(Stored data)

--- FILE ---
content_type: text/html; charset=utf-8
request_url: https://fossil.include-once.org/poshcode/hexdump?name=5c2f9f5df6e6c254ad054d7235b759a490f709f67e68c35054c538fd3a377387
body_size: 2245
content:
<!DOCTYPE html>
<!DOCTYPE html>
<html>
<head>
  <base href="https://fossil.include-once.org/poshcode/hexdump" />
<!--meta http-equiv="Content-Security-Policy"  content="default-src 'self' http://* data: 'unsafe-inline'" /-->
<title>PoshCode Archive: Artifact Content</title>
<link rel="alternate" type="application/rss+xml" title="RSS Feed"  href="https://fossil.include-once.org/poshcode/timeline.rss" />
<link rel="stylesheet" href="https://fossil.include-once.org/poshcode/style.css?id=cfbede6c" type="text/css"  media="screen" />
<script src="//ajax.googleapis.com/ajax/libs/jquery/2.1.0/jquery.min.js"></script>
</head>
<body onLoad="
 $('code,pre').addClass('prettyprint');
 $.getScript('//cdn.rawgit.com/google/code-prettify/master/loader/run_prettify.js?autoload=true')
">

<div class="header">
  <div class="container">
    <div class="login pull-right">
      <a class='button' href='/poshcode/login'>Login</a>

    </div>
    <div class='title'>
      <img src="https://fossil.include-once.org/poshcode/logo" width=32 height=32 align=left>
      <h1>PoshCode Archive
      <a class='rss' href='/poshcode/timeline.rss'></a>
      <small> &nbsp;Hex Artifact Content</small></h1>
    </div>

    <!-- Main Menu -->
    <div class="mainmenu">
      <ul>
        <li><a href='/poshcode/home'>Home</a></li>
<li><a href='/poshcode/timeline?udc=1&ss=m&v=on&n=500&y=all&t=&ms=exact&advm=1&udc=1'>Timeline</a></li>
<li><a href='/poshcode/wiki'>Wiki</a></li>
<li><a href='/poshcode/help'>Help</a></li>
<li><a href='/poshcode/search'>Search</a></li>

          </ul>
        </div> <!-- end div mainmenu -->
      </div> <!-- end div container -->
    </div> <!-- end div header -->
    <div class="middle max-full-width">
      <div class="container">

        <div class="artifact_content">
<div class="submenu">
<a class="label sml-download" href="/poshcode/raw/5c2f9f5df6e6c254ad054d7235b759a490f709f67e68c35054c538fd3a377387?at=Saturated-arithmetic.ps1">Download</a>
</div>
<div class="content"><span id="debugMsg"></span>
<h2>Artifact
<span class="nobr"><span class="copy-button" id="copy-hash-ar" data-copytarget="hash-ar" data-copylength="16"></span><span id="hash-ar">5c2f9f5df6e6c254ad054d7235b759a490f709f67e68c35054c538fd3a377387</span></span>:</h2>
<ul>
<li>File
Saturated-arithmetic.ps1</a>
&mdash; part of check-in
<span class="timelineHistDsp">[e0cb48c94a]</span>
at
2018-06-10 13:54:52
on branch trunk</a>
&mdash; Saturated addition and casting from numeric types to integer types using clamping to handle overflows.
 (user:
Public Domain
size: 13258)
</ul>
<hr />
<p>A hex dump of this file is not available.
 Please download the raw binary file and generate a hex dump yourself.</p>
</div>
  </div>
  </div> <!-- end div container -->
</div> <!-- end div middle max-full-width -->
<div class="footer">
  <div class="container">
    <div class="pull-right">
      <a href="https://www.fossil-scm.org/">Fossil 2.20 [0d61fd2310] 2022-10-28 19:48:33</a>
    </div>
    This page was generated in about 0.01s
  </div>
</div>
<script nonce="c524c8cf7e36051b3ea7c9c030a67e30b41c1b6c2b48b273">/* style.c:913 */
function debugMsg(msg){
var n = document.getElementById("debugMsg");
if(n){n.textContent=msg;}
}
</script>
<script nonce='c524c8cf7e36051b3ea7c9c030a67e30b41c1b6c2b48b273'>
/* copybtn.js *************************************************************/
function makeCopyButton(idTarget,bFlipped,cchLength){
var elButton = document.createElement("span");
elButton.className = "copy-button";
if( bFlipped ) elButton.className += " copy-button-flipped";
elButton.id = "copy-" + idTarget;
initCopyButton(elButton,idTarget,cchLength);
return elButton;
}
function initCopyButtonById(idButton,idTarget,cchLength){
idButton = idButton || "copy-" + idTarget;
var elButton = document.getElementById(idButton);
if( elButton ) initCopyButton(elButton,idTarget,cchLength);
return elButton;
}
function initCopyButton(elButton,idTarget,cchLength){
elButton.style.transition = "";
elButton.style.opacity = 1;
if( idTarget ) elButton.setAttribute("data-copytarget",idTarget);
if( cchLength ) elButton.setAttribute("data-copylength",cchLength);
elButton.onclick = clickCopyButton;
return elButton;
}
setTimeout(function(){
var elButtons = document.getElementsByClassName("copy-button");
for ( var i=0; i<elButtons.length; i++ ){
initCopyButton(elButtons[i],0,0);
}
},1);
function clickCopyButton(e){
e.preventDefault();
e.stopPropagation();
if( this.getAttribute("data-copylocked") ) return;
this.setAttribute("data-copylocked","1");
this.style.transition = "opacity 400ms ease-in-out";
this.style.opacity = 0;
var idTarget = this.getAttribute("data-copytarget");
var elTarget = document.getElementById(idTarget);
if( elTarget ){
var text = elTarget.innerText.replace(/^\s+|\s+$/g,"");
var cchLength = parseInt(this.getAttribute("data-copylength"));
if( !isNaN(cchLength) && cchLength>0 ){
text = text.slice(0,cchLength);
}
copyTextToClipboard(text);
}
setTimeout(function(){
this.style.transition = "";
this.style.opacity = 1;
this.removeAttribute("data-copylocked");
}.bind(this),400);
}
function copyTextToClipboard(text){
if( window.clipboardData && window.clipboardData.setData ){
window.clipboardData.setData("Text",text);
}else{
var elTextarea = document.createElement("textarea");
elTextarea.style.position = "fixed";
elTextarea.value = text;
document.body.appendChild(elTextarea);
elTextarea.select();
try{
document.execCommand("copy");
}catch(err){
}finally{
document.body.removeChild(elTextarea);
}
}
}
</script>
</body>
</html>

Task to carry out ▸
Please set down each entry again, word for word.

Written reply ▸
--- FILE ---
content_type: text/html; charset=utf-8
request_url: https://fossil.include-once.org/poshcode/hexdump?name=5c2f9f5df6e6c254ad054d7235b759a490f709f67e68c35054c538fd3a377387
body_size: 2245
content:
<!DOCTYPE html>
<!DOCTYPE html>
<html>
<head>
  <base href="https://fossil.include-once.org/poshcode/hexdump" />
<!--meta http-equiv="Content-Security-Policy"  content="default-src 'self' http://* data: 'unsafe-inline'" /-->
<title>PoshCode Archive: Artifact Content</title>
<link rel="alternate" type="application/rss+xml" title="RSS Feed"  href="https://fossil.include-once.org/poshcode/timeline.rss" />
<link rel="stylesheet" href="https://fossil.include-once.org/poshcode/style.css?id=cfbede6c" type="text/css"  media="screen" />
<script src="//ajax.googleapis.com/ajax/libs/jquery/2.1.0/jquery.min.js"></script>
</head>
<body onLoad="
 $('code,pre').addClass('prettyprint');
 $.getScript('//cdn.rawgit.com/google/code-prettify/master/loader/run_prettify.js?autoload=true')
">

<div class="header">
  <div class="container">
    <div class="login pull-right">
      <a class='button' href='/poshcode/login'>Login</a>

    </div>
    <div class='title'>
      <img src="https://fossil.include-once.org/poshcode/logo" width=32 height=32 align=left>
      <h1>PoshCode Archive
      <a class='rss' href='/poshcode/timeline.rss'></a>
      <small> &nbsp;Hex Artifact Content</small></h1>
    </div>

    <!-- Main Menu -->
    <div class="mainmenu">
      <ul>
        <li><a href='/poshcode/home'>Home</a></li>
<li><a href='/poshcode/timeline?udc=1&ss=m&v=on&n=500&y=all&t=&ms=exact&advm=1&udc=1'>Timeline</a></li>
<li><a href='/poshcode/wiki'>Wiki</a></li>
<li><a href='/poshcode/help'>Help</a></li>
<li><a href='/poshcode/search'>Search</a></li>

          </ul>
        </div> <!-- end div mainmenu -->
      </div> <!-- end div container -->
    </div> <!-- end div header -->
    <div class="middle max-full-width">
      <div class="container">

        <div class="artifact_content">
<div class="submenu">
<a class="label sml-download" href="/poshcode/raw/5c2f9f5df6e6c254ad054d7235b759a490f709f67e68c35054c538fd3a377387?at=Saturated-arithmetic.ps1">Download</a>
</div>
<div class="content"><span id="debugMsg"></span>
<h2>Artifact
<span class="nobr"><span class="copy-button" id="copy-hash-ar" data-copytarget="hash-ar" data-copylength="16"></span><span id="hash-ar">5c2f9f5df6e6c254ad054d7235b759a490f709f67e68c35054c538fd3a377387</span></span>:</h2>
<ul>
<li>File
Saturated-arithmetic.ps1</a>
&mdash; part of check-in
<span class="timelineHistDsp">[e0cb48c94a]</span>
at
2018-06-10 13:54:52
on branch trunk</a>
&mdash; Saturated addition and casting from numeric types to integer types using clamping to handle overflows.
 (user:
Public Domain
size: 13258)
</ul>
<hr />
<p>A hex dump of this file is not available.
 Please download the raw binary file and generate a hex dump yourself.</p>
</div>
  </div>
  </div> <!-- end div container -->
</div> <!-- end div middle max-full-width -->
<div class="footer">
  <div class="container">
    <div class="pull-right">
      <a href="https://www.fossil-scm.org/">Fossil 2.20 [0d61fd2310] 2022-10-28 19:48:33</a>
    </div>
    This page was generated in about 0.01s
  </div>
</div>
<script nonce="c524c8cf7e36051b3ea7c9c030a67e30b41c1b6c2b48b273">/* style.c:913 */
function debugMsg(msg){
var n = document.getElementById("debugMsg");
if(n){n.textContent=msg;}
}
</script>
<script nonce='c524c8cf7e36051b3ea7c9c030a67e30b41c1b6c2b48b273'>
/* copybtn.js *************************************************************/
function makeCopyButton(idTarget,bFlipped,cchLength){
var elButton = document.createElement("span");
elButton.className = "copy-button";
if( bFlipped ) elButton.className += " copy-button-flipped";
elButton.id = "copy-" + idTarget;
initCopyButton(elButton,idTarget,cchLength);
return elButton;
}
function initCopyButtonById(idButton,idTarget,cchLength){
idButton = idButton || "copy-" + idTarget;
var elButton = document.getElementById(idButton);
if( elButton ) initCopyButton(elButton,idTarget,cchLength);
return elButton;
}
function initCopyButton(elButton,idTarget,cchLength){
elButton.style.transition = "";
elButton.style.opacity = 1;
if( idTarget ) elButton.setAttribute("data-copytarget",idTarget);
if( cchLength ) elButton.setAttribute("data-copylength",cchLength);
elButton.onclick = clickCopyButton;
return elButton;
}
setTimeout(function(){
var elButtons = document.getElementsByClassName("copy-button");
for ( var i=0; i<elButtons.length; i++ ){
initCopyButton(elButtons[i],0,0);
}
},1);
function clickCopyButton(e){
e.preventDefault();
e.stopPropagation();
if( this.getAttribute("data-copylocked") ) return;
this.setAttribute("data-copylocked","1");
this.style.transition = "opacity 400ms ease-in-out";
this.style.opacity = 0;
var idTarget = this.getAttribute("data-copytarget");
var elTarget = document.getElementById(idTarget);
if( elTarget ){
var text = elTarget.innerText.replace(/^\s+|\s+$/g,"");
var cchLength = parseInt(this.getAttribute("data-copylength"));
if( !isNaN(cchLength) && cchLength>0 ){
text = text.slice(0,cchLength);
}
copyTextToClipboard(text);
}
setTimeout(function(){
this.style.transition = "";
this.style.opacity = 1;
this.removeAttribute("data-copylocked");
}.bind(this),400);
}
function copyTextToClipboard(text){
if( window.clipboardData && window.clipboardData.setData ){
window.clipboardData.setData("Text",text);
}else{
var elTextarea = document.createElement("textarea");
elTextarea.style.position = "fixed";
elTextarea.value = text;
document.body.appendChild(elTextarea);
elTextarea.select();
try{
document.execCommand("copy");
}catch(err){
}finally{
document.body.removeChild(elTextarea);
}
}
}
</script>
</body>
</html>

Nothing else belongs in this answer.